How you monitor your cash inflow and cash outflow is what we call cash flow management. Now there are sensitive activities that you must keep an eye on and these are activities that will avoid you going into negative cash position or rushing to look for money to fund operations. These are activities that you must keep an eye on, besides you delivering a good or service effectively and the customer is happy.

These activities revolve around the cash inflow;

  • Customer billing and collection procedure; many entrepreneurs are very good at delivery, but very poor at collecting or following up their money. They feel like, they are having a bad day when following up but are happy to deliver and forget about it. That is wasteful for your business when it terms of managing cash flow.

The effective principle is that immediately you deliver you should collect or follow a well laid out collection/invoicing procedure. Your team should the aware of the invoicing procedure. The ideal process is to invoice as quickly as possible after delivery.

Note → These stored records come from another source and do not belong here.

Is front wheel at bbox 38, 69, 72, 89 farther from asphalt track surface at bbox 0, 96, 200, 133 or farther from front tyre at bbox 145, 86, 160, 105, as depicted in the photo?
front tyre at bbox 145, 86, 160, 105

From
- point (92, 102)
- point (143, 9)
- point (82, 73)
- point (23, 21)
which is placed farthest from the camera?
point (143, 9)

Now what happens after invoicing is also very sensitive. Some customers will say they never saw your invoice, or say they only pay after 30 days of delivery of the invoice. That means when you delay to send the invoice you also delay the payment date. You need to quickly invoice and constantly follow up.

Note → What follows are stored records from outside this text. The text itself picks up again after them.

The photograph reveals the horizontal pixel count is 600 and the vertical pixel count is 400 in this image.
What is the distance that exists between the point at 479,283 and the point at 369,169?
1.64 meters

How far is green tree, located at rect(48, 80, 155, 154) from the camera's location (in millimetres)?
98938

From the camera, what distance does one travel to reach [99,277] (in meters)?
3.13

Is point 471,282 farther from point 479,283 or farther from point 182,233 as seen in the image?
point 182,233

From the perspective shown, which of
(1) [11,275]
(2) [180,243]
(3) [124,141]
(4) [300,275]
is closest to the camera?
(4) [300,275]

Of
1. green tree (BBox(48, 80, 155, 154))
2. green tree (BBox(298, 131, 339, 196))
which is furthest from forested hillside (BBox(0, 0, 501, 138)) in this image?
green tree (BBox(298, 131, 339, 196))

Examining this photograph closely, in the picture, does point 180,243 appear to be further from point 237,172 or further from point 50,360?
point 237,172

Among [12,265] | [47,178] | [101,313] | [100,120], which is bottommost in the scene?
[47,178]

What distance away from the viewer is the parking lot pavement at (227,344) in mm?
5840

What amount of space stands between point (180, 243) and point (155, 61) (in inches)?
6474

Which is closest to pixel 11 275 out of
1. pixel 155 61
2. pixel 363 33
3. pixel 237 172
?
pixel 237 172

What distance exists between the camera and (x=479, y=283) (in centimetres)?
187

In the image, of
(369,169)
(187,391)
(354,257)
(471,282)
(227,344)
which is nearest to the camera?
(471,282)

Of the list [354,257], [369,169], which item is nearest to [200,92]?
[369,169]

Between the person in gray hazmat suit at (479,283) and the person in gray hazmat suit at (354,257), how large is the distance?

Make sure you follow up to make sure that the invoice was received by the right person. Some customers you don’t want to pay quickly so they will receive the invoice but will keep quiet and pretend they never received the invoice.

  • Introduce rewards for customers who pay early; probably you give them a discount that should also go out in the invoice e.g. if they pay within the first 10 days for a 30 day invoice you will give them a given discount amount. By giving them flexible payment terms the customers will pay early. For customers who delay you could charge an interest but make sure you capture this in the invoice.

 

  • Background check; if you have a sales team ensure they carry out a background check of a potential customer before closing sale deal. Probably this customer never pays and has a known history of refusing to pay. A background check could be very easy if you already know each other in the same industry.

 

  • Make sure that you look at the financial soundness of the customers that you engage with because you don’t want to engage with customers who take you round.

 

  • Make payment flexible; do not complicate payment process by insisting on a given payment method e.g. somebody must pay using a cheque. Make it easy. Let the invoice go out indicating various payment options for the customer to use. Seam less for the customer.

 

  • Remind customers of money owed by issuing monthly statements; Make it a habit to send monthly statement. Remember, if you’re using an accounting system, this can be automated. The accounting system make it easy automate; regularly send payment reminders to these customers, because when you become consistent with the customer, that’s when the customer will pay you. This will determine how to shorten the cash inflow process.

 

Roles of an Entrepreneur in Cash Management

As an entrepreneur, you have five cash management roles. These are:

1) Cash finder – the first priority of the entrepreneur is to ensure that there is enough cash to pay all the bills. It’s an on-going process that requires consistent monitoring of the cash flow position.

2) Cash planner– the entrepreneur should track cash and plan on how the business will meet the future cash flow needs. This is achieved with the aid of a cash budget that forecasts the company’s cash in-flows and out-flows for the period ahead.

3) Cash distributor– for the business to remain solvent its important for the business owner to control the disbursement of cash towards paying the business bills through timing and prioritizing of those payments.

4) Cash collector– as cash collector, the entrepreneur should not only pump up sales but should follow up to ensure that customers are paying bills on time. Frequently entrepreneurs neglect collecting cash after making sales. It is important for entrepreneurs to dedicate resources towards collecting account receivables as this is critical to the business having cash available to run operations.

5) Cash conserver– it is your role as a business owner that you get value for every shilling spend. When buying assets or procuring items for use in the business ensure that you asset you are purchasing will give you more or equal benefits to the cost that you are incurring. Any expenditure that is not core to running the business should be avoided.

 

Conclusion

How to shorten the cash inflow process is determined by how you manage both cash inflow and outflow activities. Cash flow is important in the growth and success of any business, sustaining everyday operations, expansion and purchasing power. Is cash flow more important than profits? It might just be!